The actual arrangements between GM and the third-party providers that provide leads under this program varies, and the process that determines how these leads will be distributed amongst dealer market areas is complicated. The larger lead providers have been assuring their client dealerships that the leads they are purchasing directly from them will not be shared or duplicated through the GM program.
The cost for the GM third-party lead program is based on a sliding scale for the number of leads received, and appears to be the same as the current program.
OneSource Contact Tool
As part of the new OneSource lead-delivery portal, dealerships are required to use some kind of electronic Internet prospect management tool. GM is making one available that is provided by Canadian firm Strategic Connections, as part of the OneSource enrollment process for a small monthly charge. Dealers are not required to use this tool, but whatever tool they do use must be “certified” for use with GM OneSource.
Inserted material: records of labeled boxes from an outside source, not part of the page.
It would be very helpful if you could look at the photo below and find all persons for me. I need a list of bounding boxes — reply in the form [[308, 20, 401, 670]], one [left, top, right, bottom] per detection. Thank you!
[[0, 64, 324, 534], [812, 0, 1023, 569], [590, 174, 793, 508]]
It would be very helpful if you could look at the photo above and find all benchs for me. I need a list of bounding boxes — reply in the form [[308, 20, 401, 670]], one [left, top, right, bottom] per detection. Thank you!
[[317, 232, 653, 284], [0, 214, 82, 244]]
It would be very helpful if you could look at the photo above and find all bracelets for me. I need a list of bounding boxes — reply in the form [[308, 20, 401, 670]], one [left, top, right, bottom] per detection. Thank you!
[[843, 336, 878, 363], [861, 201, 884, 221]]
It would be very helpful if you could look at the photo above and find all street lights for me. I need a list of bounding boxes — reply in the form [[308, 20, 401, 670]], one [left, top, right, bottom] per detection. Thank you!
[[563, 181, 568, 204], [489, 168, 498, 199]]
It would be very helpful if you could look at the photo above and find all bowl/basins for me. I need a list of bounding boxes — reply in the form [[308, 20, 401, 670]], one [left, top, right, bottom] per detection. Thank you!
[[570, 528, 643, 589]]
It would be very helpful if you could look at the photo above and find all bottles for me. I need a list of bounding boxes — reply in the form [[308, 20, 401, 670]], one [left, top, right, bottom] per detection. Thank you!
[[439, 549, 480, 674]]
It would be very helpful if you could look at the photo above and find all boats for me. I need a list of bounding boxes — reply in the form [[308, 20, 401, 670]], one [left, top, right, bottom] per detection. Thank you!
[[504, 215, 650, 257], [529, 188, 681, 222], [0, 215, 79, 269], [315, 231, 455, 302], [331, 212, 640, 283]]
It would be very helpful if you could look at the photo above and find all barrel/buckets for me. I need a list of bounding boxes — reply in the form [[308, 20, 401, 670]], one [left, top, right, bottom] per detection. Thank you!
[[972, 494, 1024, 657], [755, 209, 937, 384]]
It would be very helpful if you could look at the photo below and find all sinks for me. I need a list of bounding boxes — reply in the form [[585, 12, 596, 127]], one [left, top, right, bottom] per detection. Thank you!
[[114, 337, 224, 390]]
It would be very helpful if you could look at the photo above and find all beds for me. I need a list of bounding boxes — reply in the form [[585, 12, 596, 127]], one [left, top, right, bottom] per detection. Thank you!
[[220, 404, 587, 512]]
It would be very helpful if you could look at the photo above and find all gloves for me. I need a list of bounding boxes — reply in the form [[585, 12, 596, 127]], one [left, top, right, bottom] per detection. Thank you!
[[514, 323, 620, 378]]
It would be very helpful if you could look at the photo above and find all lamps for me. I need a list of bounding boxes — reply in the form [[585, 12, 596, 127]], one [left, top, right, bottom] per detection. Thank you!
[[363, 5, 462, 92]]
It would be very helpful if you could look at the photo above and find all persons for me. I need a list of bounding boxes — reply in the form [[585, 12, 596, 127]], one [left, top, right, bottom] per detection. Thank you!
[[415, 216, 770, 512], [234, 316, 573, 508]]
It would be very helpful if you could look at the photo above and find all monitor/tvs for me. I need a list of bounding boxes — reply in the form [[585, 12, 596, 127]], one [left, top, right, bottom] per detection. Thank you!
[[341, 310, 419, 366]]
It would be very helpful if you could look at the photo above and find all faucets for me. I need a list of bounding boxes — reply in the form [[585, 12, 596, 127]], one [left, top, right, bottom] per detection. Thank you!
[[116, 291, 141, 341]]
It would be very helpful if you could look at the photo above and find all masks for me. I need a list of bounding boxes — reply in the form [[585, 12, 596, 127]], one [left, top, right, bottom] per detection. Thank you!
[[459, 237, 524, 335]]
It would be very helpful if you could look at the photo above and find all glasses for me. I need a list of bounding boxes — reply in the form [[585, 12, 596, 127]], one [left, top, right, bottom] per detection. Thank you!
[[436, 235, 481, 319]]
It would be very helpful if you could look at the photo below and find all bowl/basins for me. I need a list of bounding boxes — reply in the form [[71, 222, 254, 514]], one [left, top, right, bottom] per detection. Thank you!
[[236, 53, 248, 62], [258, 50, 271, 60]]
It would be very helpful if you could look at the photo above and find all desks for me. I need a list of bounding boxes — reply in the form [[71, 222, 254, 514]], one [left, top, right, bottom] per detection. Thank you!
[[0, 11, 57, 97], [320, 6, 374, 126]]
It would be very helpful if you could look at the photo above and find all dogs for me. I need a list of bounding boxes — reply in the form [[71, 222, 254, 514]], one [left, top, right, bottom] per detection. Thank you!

The certification process that third-party companies must complete is relatively complex from a programming standpoint, but most reputable providers should not have a problem obtaining this status.
The tool available through GM will accomplish the basic necessities of Internet prospect management, but dealers who wish to consider their options should carefully evaluate salesperson ease of use, the level of automated-management reporting, and the support (both technical and on-going training) that is provided by the company providing the tool.
The OneSource initiative represents a significant and necessary step for GM. In addition to streamlining their lead delivery process it will enable them to more effectively measure the effectiveness of their Internet marketing budget, which now represents a substantial portion of their advertising expenditure.
It has some drawbacks that are common to factory programs of this magnitude, but its long-term benefits outweigh the negatives.
OneSource will also force dealers to confront the current state of their Internet sales efforts. Dealers who haven’t yet had opportunity to structure their dealerships appropriately in response to the growing Internet prospect market will have to come to the knowledge table. As dealers have been told for quite some time now, the Internet is real and it’s here to stay. OneSource is a step forward in the evolution that will ultimately help dealers capitalize on this opportunity.